Stored data:
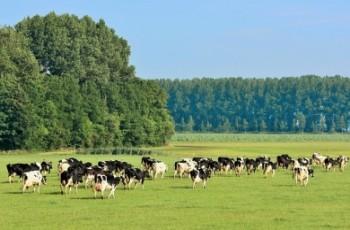 Rekord w historii polskiego mleczarstwa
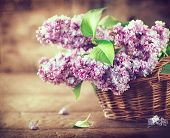 Постер, плакат: Lilac flowers bunch in a basket over blurred wood background Beautiful violet Lilac flower still li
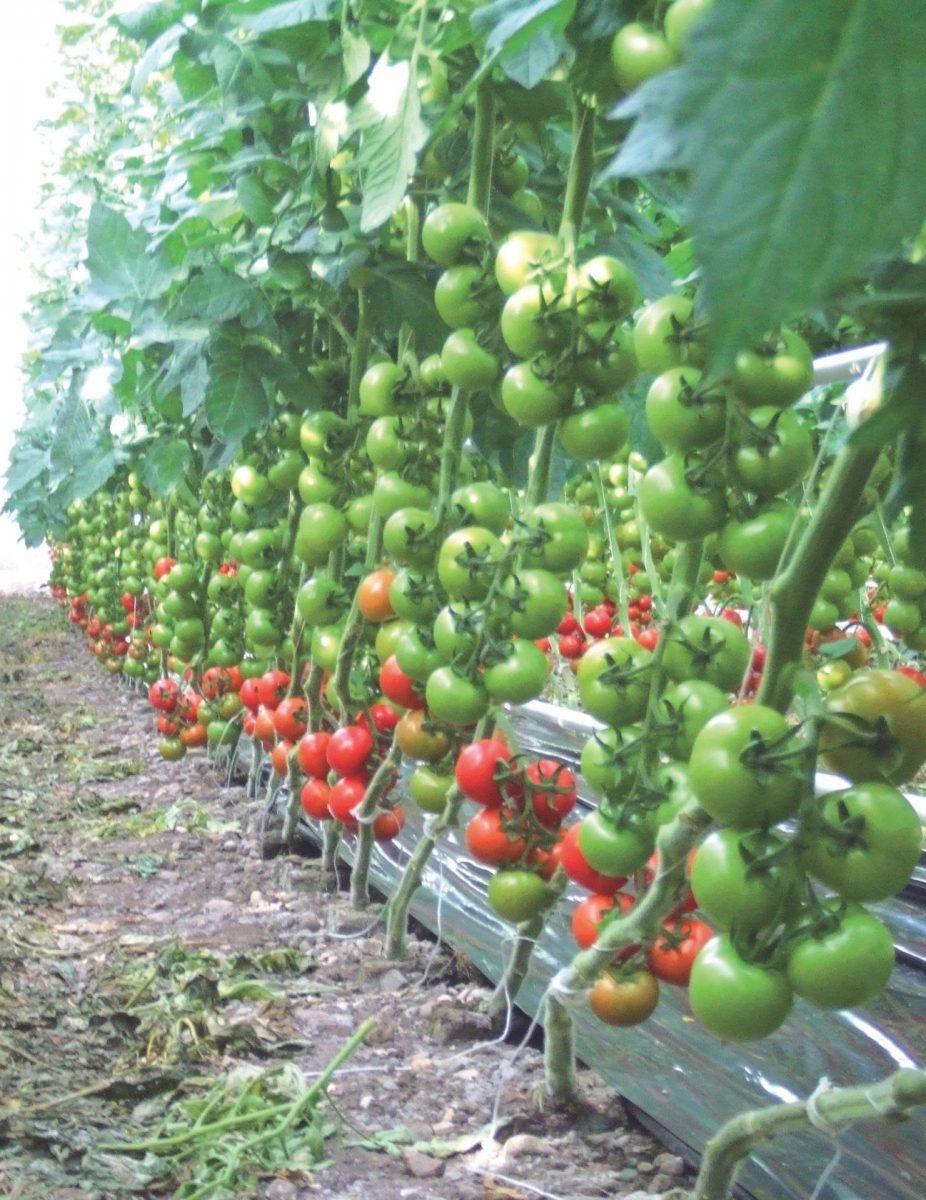 Gesunde + kräftige EM-Tomaten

What you should do: Write out the material above once more, exactly as it reads, with no pictures.

Exercise response:
 Rekord w historii polskiego mleczarstwa
 Постер, плакат: Lilac flowers bunch in a basket over blurred wood background Beautiful violet Lilac flower still li
 Gesunde + kräftige EM-Tomaten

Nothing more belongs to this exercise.